C’est à partir de cette image, où l’on voit la séance se tenir au milieu des tableaux chers à Thiers (qui était aussi critique d’art et grand collectionneur), que les Archives départementales des Yvelines ont reconstitué, pas à pas avec le mobilier national, la salle que le public a pu découvrir lors des Journées du patrimoine.

Pierre Bédier, président du Département et le Préfet, Jean-Jacques Brot, ont inauguré la salle rénovée le 17 novembre 2022.

Hélène Guichard-Spica, Conservateur en chef du patrimoine et Directrice des Archives départementales, vous raconte le travail de reconstitution de ce lieu qui a été marqué par l’Histoire :

Derrière cette salle du conseil, la guerre civile

L’installation du gouvernement à Versailles, dans cette salle reconstituée, marque une des pages les plus sinistres de l’Histoire de France : la Commune de Paris.
Tout a commencé le 19 juillet 1870, quand la France entre en guerre contre la Prusse.
Moins de 2 mois plus tard, le 2 septembre, c’est la reddition de Sedan, qui livre aux Allemands l’empereur Napoléon III et quelque 100 000 hommes.

Le 4 septembre, la déchéance de l’empereur est acclamée et la République proclamée. Le gouvernement de la Défense nationale s’empare de Paris.

Paris est assiégée, affamée. Un armistice sera signé le 28 janvier 1871 par Jules Favre et Otto von Bismarck
En février 1871, l’Assemblée nationale, à peine élue et majoritairement conservatrice et monarchiste, quitte Paris. Elle confie alors à Adolphe Thiers le statut de « chef du pouvoir exécutif de la République française ».
Les vainqueurs se voient accorder le droit de défiler le 1er mars 1871 à Paris, dans une capitale en deuil, devant des statues recouvertes d’un voile noir. Les Parisiens ruminent leur humiliation. Après avoir soutenu un siège très pénible, ils se sentent trahis par leurs gouvernants. Le 18 mars 1871, le peuple parisien se soulève. Une terrible guerre civile éclate : la Commune de Paris.

incendie de Paris, 28 mai 1871/Wikimedia

Les Tuileries sont incendiées. Le gouvernement décide alors de s’établir à l’Hôtel de la Préfecture de Versailles. C’est là qu’Adolphe Thiers travaillera et résidera. Ce départ à Versailles est un camouflet pour les Parisiens qui entrent dans une lutte sans merci contre les Versaillais. Du 21 au 28 mai 1871, c’est un bain de sang, la tristement célèbre « semaine sanglante ».

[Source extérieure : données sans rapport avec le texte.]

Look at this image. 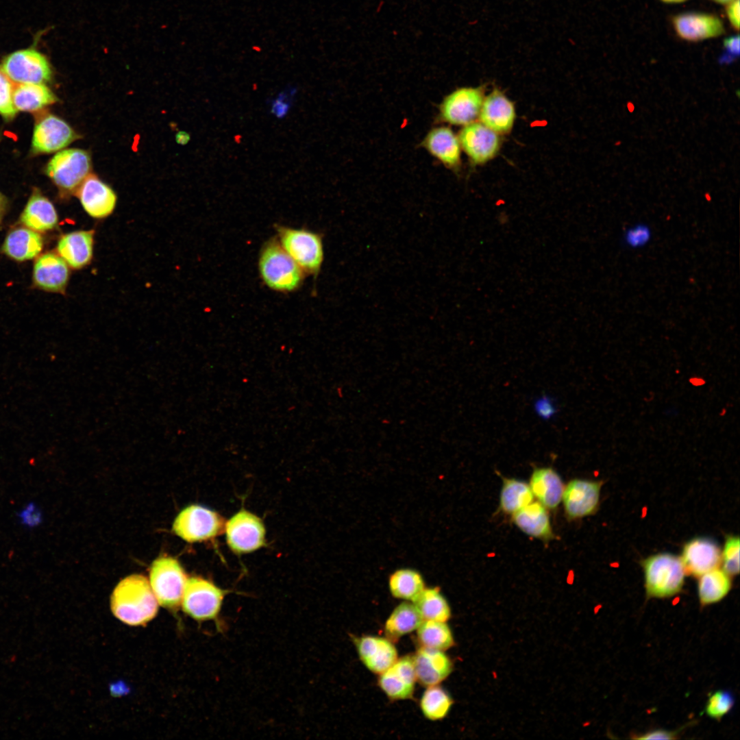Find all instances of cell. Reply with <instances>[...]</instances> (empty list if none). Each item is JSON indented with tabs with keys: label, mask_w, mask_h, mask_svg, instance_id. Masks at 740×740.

« Dans ma conviction, il n’y a de possible actuellement que la République. Hors de là, on aura une affreuse guerre civile…Je ne prêterai pas à une conduite qui serait à la fois une faute politique et une trahison… Ma maison est démolie, (…). Mes collections sont dispersées. Ajoutez quelques calomnies, et vous aurez le compte de ce que l’on gagne à servir son pays », Adolphe Thiers.

Adolphe Thiers, détesté ou admiré

Adolphe Thiers est un partisan d’une monarchie constitutionnelle. Il a joué un rôle important durant la Monarchie de Juillet. Il a connu plusieurs crises et régimes politiques, a connu tous les grands dignitaires étrangers de l’époque, quand il était aux Affaires étrangères. Homme de son temps, il était aussi un personnage clivant : respecté par les conservateurs et les grands bourgeois, détesté et moqué par le peuple. Décrit comme un bourgeois vindicatif, « massacreur de la Commune », il était aussi un historien qui avait la passion des arts et des cultures du monde entier. Membre de l’Académie française, journaliste puis homme politique sous le règne de Louis-Philippe, il a beaucoup œuvré pour la valorisation du patrimoine national.